What, then, remains to be argued? . . . The time for such argument is passed. At a time like this, scorching irony, not convincing argument, is needed. O! had I the ability, and
could I reach the nation’s ear, I would, to-day, pour out a fiery stream of biting ridicule, blasting reproach, withering sarcasm, and stern rebuke. For it is not light that is needed, but fire; it is not the gentle shower, but thunder. We need the storm, the whirlwind, and the earthquake. The feeling of the nation must be quickened; the conscience of the nation must be roused; the propriety of the nation must be startled; the hypocrisy of the nation must be exposed; and its crimes against God and man must be proclaimed and denounced. . . .

(At this point, you might want to drop off and read “ICE Argues Migrants In Camps Are Free To Die At Any Time.”)

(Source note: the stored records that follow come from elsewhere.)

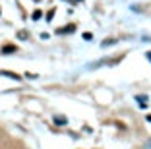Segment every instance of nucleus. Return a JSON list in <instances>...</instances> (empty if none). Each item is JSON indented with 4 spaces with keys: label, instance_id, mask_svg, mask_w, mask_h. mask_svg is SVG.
Instances as JSON below:
<instances>
[{
    "label": "nucleus",
    "instance_id": "obj_13",
    "mask_svg": "<svg viewBox=\"0 0 151 149\" xmlns=\"http://www.w3.org/2000/svg\"><path fill=\"white\" fill-rule=\"evenodd\" d=\"M147 122H151V114H147Z\"/></svg>",
    "mask_w": 151,
    "mask_h": 149
},
{
    "label": "nucleus",
    "instance_id": "obj_1",
    "mask_svg": "<svg viewBox=\"0 0 151 149\" xmlns=\"http://www.w3.org/2000/svg\"><path fill=\"white\" fill-rule=\"evenodd\" d=\"M72 31H76V23H70V25L62 27V29H56V33L60 35V33H72Z\"/></svg>",
    "mask_w": 151,
    "mask_h": 149
},
{
    "label": "nucleus",
    "instance_id": "obj_9",
    "mask_svg": "<svg viewBox=\"0 0 151 149\" xmlns=\"http://www.w3.org/2000/svg\"><path fill=\"white\" fill-rule=\"evenodd\" d=\"M83 39L85 41H91V39H93V35H91V33H83Z\"/></svg>",
    "mask_w": 151,
    "mask_h": 149
},
{
    "label": "nucleus",
    "instance_id": "obj_2",
    "mask_svg": "<svg viewBox=\"0 0 151 149\" xmlns=\"http://www.w3.org/2000/svg\"><path fill=\"white\" fill-rule=\"evenodd\" d=\"M16 50H18V48H16V45H4V47H2V53H4V54L16 53Z\"/></svg>",
    "mask_w": 151,
    "mask_h": 149
},
{
    "label": "nucleus",
    "instance_id": "obj_3",
    "mask_svg": "<svg viewBox=\"0 0 151 149\" xmlns=\"http://www.w3.org/2000/svg\"><path fill=\"white\" fill-rule=\"evenodd\" d=\"M66 122H68V120L64 118V116H56V118H54V124H60V126H64Z\"/></svg>",
    "mask_w": 151,
    "mask_h": 149
},
{
    "label": "nucleus",
    "instance_id": "obj_5",
    "mask_svg": "<svg viewBox=\"0 0 151 149\" xmlns=\"http://www.w3.org/2000/svg\"><path fill=\"white\" fill-rule=\"evenodd\" d=\"M2 76H8V78H14V79H19V76L18 74H12V72H0Z\"/></svg>",
    "mask_w": 151,
    "mask_h": 149
},
{
    "label": "nucleus",
    "instance_id": "obj_12",
    "mask_svg": "<svg viewBox=\"0 0 151 149\" xmlns=\"http://www.w3.org/2000/svg\"><path fill=\"white\" fill-rule=\"evenodd\" d=\"M147 149H151V140H149V141H147Z\"/></svg>",
    "mask_w": 151,
    "mask_h": 149
},
{
    "label": "nucleus",
    "instance_id": "obj_11",
    "mask_svg": "<svg viewBox=\"0 0 151 149\" xmlns=\"http://www.w3.org/2000/svg\"><path fill=\"white\" fill-rule=\"evenodd\" d=\"M147 60H149V62H151V53H147Z\"/></svg>",
    "mask_w": 151,
    "mask_h": 149
},
{
    "label": "nucleus",
    "instance_id": "obj_8",
    "mask_svg": "<svg viewBox=\"0 0 151 149\" xmlns=\"http://www.w3.org/2000/svg\"><path fill=\"white\" fill-rule=\"evenodd\" d=\"M18 37H19V39H27V33H25V31H19Z\"/></svg>",
    "mask_w": 151,
    "mask_h": 149
},
{
    "label": "nucleus",
    "instance_id": "obj_7",
    "mask_svg": "<svg viewBox=\"0 0 151 149\" xmlns=\"http://www.w3.org/2000/svg\"><path fill=\"white\" fill-rule=\"evenodd\" d=\"M41 18V10H35V12H33V19H39Z\"/></svg>",
    "mask_w": 151,
    "mask_h": 149
},
{
    "label": "nucleus",
    "instance_id": "obj_6",
    "mask_svg": "<svg viewBox=\"0 0 151 149\" xmlns=\"http://www.w3.org/2000/svg\"><path fill=\"white\" fill-rule=\"evenodd\" d=\"M116 39H109V41H103V47H107V45H114Z\"/></svg>",
    "mask_w": 151,
    "mask_h": 149
},
{
    "label": "nucleus",
    "instance_id": "obj_10",
    "mask_svg": "<svg viewBox=\"0 0 151 149\" xmlns=\"http://www.w3.org/2000/svg\"><path fill=\"white\" fill-rule=\"evenodd\" d=\"M52 16H54V10H50V12H49V16H47V19L50 22V19H52Z\"/></svg>",
    "mask_w": 151,
    "mask_h": 149
},
{
    "label": "nucleus",
    "instance_id": "obj_4",
    "mask_svg": "<svg viewBox=\"0 0 151 149\" xmlns=\"http://www.w3.org/2000/svg\"><path fill=\"white\" fill-rule=\"evenodd\" d=\"M136 99L139 101V105H142V107H145V105H147V97H145V95H139V97H136Z\"/></svg>",
    "mask_w": 151,
    "mask_h": 149
}]
</instances>
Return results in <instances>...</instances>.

What, to the [migrant], is your 4th of July? I answer: a day that reveals to him, more than all other days in the year, the gross injustice and cruelty to which he is the constant victim. To him, your celebration is a sham; your boasted liberty, an unholy license; your national greatness, swelling vanity; your sounds of rejoicing are empty and heartless; your denunciations of tyrants, brass fronted impudence; your shouts of liberty and equality, hollow mockery; your prayers and hymns, your sermons and thanksgivings, with all your religious parade, and solemnity, are, to him, mere bombast, fraud, deception, impiety, and hypocrisy — a thin veil to cover up crimes which would disgrace a nation of savages. There is not a nation on the earth guilty of practices, more shocking and bloody, than are the people of these United States, at this very hour.

Like getting hit with a bucket of boiling oil.

A message addressed with equal fervor to members of all political parties.